Zoom Video Communications

and cloud-based contact center software company


Five9

have agreed to terminate their merger agreement, the companies said Thursday afternoon. The merger didn’t receive enough votes from Five9 shareholders, according the companies, and the company will continue to operate as a stand-alone publicly traded company.

“The contact center market remains a strategic priority for Zoom, and we are confident in our ability to capture its growth potential,” said Eric Yuan, CEO and founder of Zoom, in a statement. He notes that the firm will launch its cloud-based contact center solution, the Zoom Video Engagement Center, in early 2022. The firm will also maintain its existing contact center partnerships with companies like Five9, Genesys, NICE inContact, Talkdesk, and


Twilio
.

Zoom (ticker: ZM) first announced plans to acquire Five9 (FIVN) for $14.7 billion in an all-stock deal in July. The move was designed to help the company become a major player in call center software. 

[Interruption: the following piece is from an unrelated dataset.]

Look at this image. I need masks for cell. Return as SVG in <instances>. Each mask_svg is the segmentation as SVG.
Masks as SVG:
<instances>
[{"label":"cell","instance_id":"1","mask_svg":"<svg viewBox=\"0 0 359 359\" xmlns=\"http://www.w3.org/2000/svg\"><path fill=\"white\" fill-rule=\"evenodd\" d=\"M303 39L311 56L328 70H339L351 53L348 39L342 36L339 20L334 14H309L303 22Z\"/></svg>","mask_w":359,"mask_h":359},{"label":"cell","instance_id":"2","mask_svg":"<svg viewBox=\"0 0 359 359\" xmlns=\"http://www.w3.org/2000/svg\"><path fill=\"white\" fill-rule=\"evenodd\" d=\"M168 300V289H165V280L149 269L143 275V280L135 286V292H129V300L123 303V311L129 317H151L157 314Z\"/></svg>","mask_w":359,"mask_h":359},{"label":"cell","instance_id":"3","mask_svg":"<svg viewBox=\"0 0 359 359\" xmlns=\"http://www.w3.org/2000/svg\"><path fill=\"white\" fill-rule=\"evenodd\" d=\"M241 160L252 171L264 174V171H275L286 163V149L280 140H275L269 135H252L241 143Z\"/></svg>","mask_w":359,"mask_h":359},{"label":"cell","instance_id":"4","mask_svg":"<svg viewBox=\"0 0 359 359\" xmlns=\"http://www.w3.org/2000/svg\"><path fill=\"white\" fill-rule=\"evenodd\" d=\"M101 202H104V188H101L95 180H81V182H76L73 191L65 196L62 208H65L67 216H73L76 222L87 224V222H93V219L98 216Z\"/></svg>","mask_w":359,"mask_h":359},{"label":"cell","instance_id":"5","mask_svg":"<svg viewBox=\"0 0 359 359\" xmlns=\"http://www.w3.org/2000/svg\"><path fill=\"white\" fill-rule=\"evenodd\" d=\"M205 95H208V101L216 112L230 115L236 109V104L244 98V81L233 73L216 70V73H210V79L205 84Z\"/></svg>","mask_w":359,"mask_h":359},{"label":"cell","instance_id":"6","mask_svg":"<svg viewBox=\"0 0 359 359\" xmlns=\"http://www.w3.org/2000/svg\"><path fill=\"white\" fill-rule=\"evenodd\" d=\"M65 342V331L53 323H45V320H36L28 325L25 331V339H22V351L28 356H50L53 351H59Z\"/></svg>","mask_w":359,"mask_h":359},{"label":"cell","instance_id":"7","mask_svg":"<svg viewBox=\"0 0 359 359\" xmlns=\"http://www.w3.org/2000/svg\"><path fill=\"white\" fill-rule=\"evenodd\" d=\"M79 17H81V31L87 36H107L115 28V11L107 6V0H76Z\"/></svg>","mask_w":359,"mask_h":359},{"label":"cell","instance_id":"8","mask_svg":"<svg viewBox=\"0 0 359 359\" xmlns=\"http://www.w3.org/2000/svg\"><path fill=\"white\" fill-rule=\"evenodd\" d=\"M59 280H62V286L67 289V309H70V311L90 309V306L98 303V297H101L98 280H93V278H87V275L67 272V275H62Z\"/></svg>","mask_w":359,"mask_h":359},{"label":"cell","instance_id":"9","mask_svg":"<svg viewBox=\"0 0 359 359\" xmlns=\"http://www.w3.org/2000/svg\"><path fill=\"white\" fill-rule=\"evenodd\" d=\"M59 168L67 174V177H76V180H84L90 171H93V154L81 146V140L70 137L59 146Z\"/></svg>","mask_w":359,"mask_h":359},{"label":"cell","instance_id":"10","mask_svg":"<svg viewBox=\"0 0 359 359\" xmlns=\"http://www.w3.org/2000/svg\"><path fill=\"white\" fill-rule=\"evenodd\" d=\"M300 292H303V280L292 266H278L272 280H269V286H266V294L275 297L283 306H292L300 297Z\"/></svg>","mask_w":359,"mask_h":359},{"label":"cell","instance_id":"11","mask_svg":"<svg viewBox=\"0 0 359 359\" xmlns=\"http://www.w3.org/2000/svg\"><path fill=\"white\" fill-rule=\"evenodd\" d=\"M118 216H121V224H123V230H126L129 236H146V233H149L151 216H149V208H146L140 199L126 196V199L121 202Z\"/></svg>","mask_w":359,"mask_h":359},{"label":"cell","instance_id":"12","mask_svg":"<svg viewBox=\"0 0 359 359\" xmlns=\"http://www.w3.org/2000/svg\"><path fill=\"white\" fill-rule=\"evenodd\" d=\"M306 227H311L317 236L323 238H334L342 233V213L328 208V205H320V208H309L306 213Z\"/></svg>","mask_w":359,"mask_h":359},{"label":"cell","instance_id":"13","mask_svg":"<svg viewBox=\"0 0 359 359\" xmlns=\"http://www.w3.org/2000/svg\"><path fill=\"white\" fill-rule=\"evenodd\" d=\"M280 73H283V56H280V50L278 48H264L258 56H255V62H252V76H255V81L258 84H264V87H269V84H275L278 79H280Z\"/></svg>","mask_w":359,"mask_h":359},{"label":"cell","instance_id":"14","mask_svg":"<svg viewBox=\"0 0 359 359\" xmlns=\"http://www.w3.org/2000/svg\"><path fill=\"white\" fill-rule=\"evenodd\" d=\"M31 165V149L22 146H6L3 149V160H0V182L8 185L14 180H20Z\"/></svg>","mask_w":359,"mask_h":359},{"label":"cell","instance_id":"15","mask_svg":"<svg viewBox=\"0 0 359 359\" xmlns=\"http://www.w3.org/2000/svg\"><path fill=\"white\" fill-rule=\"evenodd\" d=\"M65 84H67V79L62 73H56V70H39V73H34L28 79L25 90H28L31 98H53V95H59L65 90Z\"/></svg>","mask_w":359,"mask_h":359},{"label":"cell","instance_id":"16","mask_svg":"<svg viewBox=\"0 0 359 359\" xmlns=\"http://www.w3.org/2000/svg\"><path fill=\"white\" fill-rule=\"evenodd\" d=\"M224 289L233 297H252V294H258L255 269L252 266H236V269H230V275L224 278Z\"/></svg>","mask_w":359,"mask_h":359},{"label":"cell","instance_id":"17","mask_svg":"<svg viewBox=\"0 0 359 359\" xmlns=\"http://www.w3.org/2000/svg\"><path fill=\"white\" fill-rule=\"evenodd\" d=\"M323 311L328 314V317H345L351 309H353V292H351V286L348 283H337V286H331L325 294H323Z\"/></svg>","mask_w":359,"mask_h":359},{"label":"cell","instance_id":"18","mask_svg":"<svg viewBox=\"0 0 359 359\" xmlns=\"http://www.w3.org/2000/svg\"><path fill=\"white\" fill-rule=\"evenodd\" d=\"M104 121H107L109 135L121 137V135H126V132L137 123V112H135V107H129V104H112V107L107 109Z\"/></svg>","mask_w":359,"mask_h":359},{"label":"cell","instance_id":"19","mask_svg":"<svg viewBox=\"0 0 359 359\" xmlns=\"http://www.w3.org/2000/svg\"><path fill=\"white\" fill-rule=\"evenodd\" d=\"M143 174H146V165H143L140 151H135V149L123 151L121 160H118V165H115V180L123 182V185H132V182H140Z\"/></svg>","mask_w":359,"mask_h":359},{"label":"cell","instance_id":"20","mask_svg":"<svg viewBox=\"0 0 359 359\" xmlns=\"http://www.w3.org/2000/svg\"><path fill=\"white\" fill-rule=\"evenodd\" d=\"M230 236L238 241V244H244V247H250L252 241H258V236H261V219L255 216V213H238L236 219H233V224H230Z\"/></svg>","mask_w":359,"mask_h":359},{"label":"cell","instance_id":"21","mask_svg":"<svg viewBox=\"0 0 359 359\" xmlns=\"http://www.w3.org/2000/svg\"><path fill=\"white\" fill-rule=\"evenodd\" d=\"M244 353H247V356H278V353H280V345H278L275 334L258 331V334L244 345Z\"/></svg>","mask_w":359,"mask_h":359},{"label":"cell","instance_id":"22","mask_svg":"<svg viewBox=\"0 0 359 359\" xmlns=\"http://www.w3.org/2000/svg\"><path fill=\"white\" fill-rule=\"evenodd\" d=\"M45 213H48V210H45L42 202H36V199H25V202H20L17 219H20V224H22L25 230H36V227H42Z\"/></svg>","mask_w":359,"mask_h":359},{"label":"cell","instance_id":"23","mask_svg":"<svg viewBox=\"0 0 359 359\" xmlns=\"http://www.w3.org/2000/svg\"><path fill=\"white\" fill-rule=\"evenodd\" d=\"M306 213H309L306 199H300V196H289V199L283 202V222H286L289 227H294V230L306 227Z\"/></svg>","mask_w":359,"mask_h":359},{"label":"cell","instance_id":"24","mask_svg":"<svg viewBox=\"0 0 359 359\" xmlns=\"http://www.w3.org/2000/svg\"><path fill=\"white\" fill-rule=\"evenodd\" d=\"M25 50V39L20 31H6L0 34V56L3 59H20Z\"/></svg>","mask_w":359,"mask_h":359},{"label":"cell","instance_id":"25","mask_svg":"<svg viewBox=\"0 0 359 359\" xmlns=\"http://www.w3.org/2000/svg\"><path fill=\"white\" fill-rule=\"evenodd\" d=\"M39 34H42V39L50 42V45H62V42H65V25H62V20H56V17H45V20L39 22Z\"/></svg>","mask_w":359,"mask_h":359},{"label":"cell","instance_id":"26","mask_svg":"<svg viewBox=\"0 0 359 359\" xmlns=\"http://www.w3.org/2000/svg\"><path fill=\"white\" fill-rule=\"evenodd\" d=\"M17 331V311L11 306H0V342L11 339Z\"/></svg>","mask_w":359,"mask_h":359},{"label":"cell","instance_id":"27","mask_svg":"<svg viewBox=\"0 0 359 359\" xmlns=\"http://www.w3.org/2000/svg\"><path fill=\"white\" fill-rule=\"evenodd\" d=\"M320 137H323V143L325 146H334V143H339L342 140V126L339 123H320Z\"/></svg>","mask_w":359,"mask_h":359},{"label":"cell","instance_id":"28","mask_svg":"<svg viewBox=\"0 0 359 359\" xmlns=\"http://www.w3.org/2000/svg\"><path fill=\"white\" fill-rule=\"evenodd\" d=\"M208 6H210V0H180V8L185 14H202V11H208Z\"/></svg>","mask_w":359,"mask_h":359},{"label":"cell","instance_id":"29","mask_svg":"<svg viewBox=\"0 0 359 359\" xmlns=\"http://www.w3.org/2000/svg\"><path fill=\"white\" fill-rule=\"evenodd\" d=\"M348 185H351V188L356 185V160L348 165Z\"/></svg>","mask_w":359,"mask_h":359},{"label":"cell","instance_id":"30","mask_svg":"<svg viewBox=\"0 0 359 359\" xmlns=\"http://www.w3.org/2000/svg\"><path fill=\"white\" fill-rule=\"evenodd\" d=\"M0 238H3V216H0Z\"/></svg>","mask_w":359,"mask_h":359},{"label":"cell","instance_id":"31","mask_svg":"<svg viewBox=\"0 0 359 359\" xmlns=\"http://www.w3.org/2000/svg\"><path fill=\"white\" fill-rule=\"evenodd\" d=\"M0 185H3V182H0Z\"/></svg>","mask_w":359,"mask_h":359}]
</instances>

Zoom has seen astonishing growth in users number during the pandemic, as millions of people were locked down at their homes and needed to communicate virtually with family and work. The stock surged 402% from March to mid-October 2020. 

As the world begins to move past the pandemic, however, the videoconferencing firm is expected to see much weaker growth, and it may have trouble sustaining its lofty share price. To continue expanding its business, Zoom has been adding new offerings such as cloud-based telephony services. In a presentation to analysts on the Five9 deal, Zoom said it would boost the firm’s total addressable market by $24 billion.

But the deal fell into trouble two weeks ago as


Institutional Shareholder Services
,
a proxy-analysis firm, advised Five9 shareholders to reject the Zoom offer. ISS warned that the deal would expose current Five9 investors to a more volatile stock with weak growth prospects.

The acquisition received another blow last week as the Justice Department said that it believes the deal may pose national security risk due to foreign participation associated with the license application. The Justice Department said a special committee would lead an investigation into those concerns and requests the FCC hold off on its own decision until after the review.

Zoom stock has tumbled 28% since the deal was announced, while Five9 shares slid 10%.